Donor Transformation Challenge

Introduction

The only way positive change happens is when powerful changemakers are recognised, resourced and supported. Citizen action is evolving. We now see less formal civil society organisations (CSOs) and more people-led collective efforts moving quickly and fluidly to meet rising interconnected crises. They are not only acting as first responders during local emergencies, but are also the ones closest to the needs, demands and visions of their communities. Their undeniably critical work is driving positive change in very concrete ways:

  • Modifying unfair laws
  • Encouraging policy change
  • Holding duty bearers accountable
  • Crafting solutions to some of our most vexing social problems, and
  • Promoting peace, human rights and equality.

We must keep learning how to build honourable and lasting relationships with these local changemakers, grassroots groups and movements, and engage in solidarity with them.

Why should we push ourselves out of our comfort zone?

There are major barriers that exist between local leaders, donors and other potential allies (like international NGOs). A large part of the international support system for civil society – besides being designed to cater mostly for established CSOs – remains stuck in the past, plagued with top-down, colonial, North-predominant, racist and transactional practices rooted in the “white saviour industrial complex.” These slow, risk-averse institutional and personal barriers within donors and enablers hinder the flow of essential resources to the frontlines of change.

Many donors and allies, including the most progressive ones, struggle to understand, trust and connect with groups operating at the grassroots level because they are too focused on large-scale and broad solutions and frameworks. Despite the desire of donors and allies to respond to social, political and economic injustices, they are often navigating institutional policies and procedures that enshrine extractive and transactional grantmaking processes and that make trusting relationships hard to realise.

The challenge

How do we nurture stronger and more meaningful connections and solidarity with these brave changemakers – not just in theory or abstraction – but most importantly, in our day-to-day practices?

This 12-month Donor Transformation Challenge was designed to accompany leaders within funding and enabling institutions working with civil society as they solve this challenge and dismantle dated practices, mindsets and systems of oppression within their organisations and their teams and, perhaps most importantly, within themselves.

  1. January: Dare to imagine
  2. February: Reassess the most important considerations
  3. March: Focus on more than money
  4. April: Communicate differently
  5. May: Doubt out loud
  6. June: Take more risks
  7. July: Earn trust
  8. August: Ask the right questions
  9. September: Extend Care
  10. October: Measure what matters
  11. November: Make room for “no”
  12. December: Reflect on how we show up

The Challenge covers one topic per month that we identified as key to advancing this transformation. It also provides weekly reflection questions, facts, suggestions and resources that will support you to cultivate trust in your partnerships, develop new ways of thinking, have deeper conversations, help transform organisational culture and create more intentional and meaningful collaboration between local leaders, activists, donors and allies.

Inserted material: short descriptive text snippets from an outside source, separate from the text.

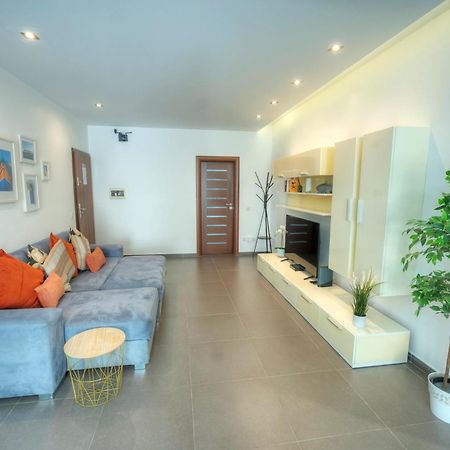 Bright & Large 2Bedrooms In Sliema Center Mpor1-1 Kültér fotó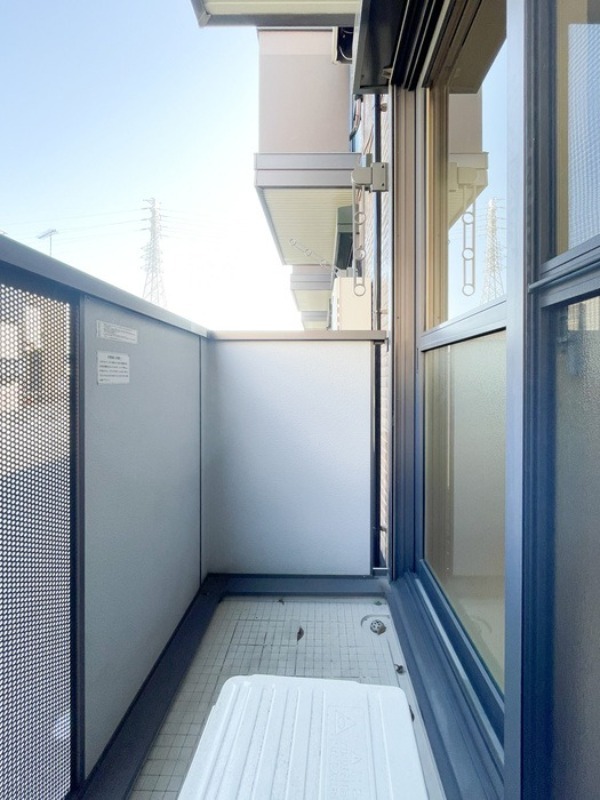 バルコニー　図面と現状に相違がある場合には現状を優先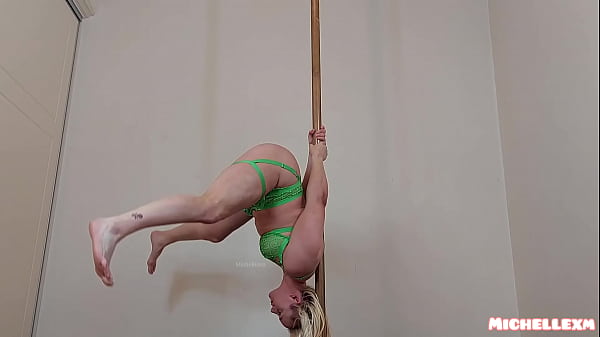Hot blonde incredible pole dance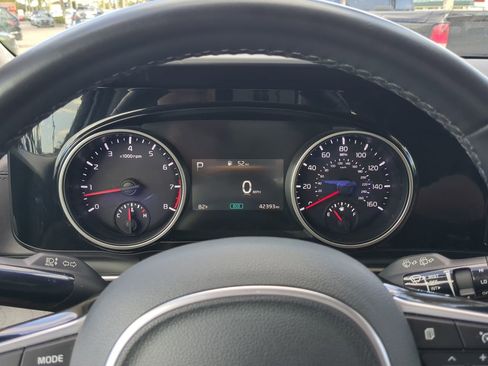 Used 2024 Kia Carnival EX image 28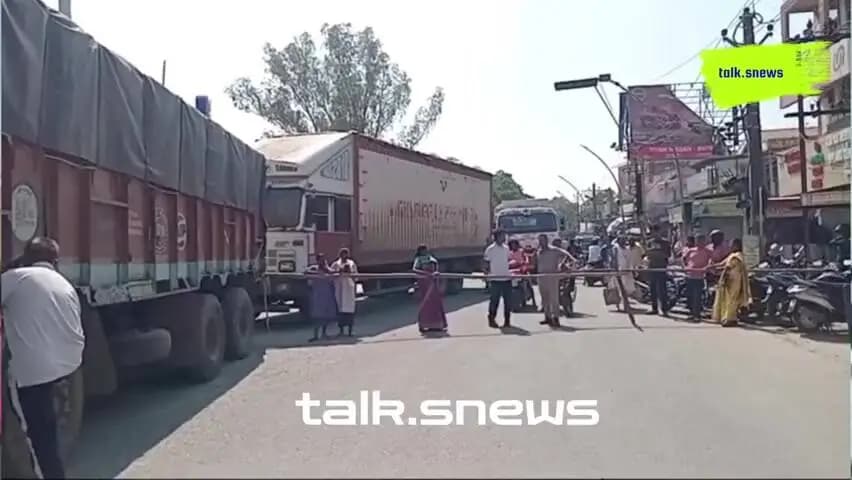 खूँटी में फादर बेनेदिक बारला पर जानलेवा हमला के विरुद्ध खूंटी बंद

How you can join us in making change happen

If we change one thought, one habit, one rule and one process at a time – consistently and with purpose – we can transform ourselves and transform systems. It’s like building a muscle; you start small and work up. This is all the more powerful if we work together. Improving the support ecosystem for the people, activists and groups leading social transformations requires collective action and commitment.

Invite your co-workers, other partners and/or create a group to take this challenge with you. Share your journeys, reflections, motivations, dilemmas and challenges. Get on social media (#DonorChallenge), talk to journalists, your communities, colleagues, and spread the stories. Even better, join forces to practise what you learn and to push together for change.

We truly hope this Transformation Challenge will inspire and enable you to take big and small actions within your institution in support of partners. At the end of the year, let us look back on these pages and see an improved quality of partnerships and working relationships, so that we can be more responsive and accountable to the needs and ambitions of changemakers.

Our beginnings

The reflections, questions and resources featured here are informed by our learning journey within the Strengthening 21st Century Citizen Action (STCCA) Programme, an initiative implemented by CIVICUS in partnership with the Norwegian Agency for Development Cooperation (Norad) between 2018-2023. This programme helped us deepen our understanding of the resourcing landscape and needs of those individuals and groups leading social transformation (necessarily identifying as formal civil society). During this time, we co-designed and tested eight initiatives to strengthen new generation citizen action and explore avenues for more direct and democratic resourcing of smaller and informal groups at the grassroots level.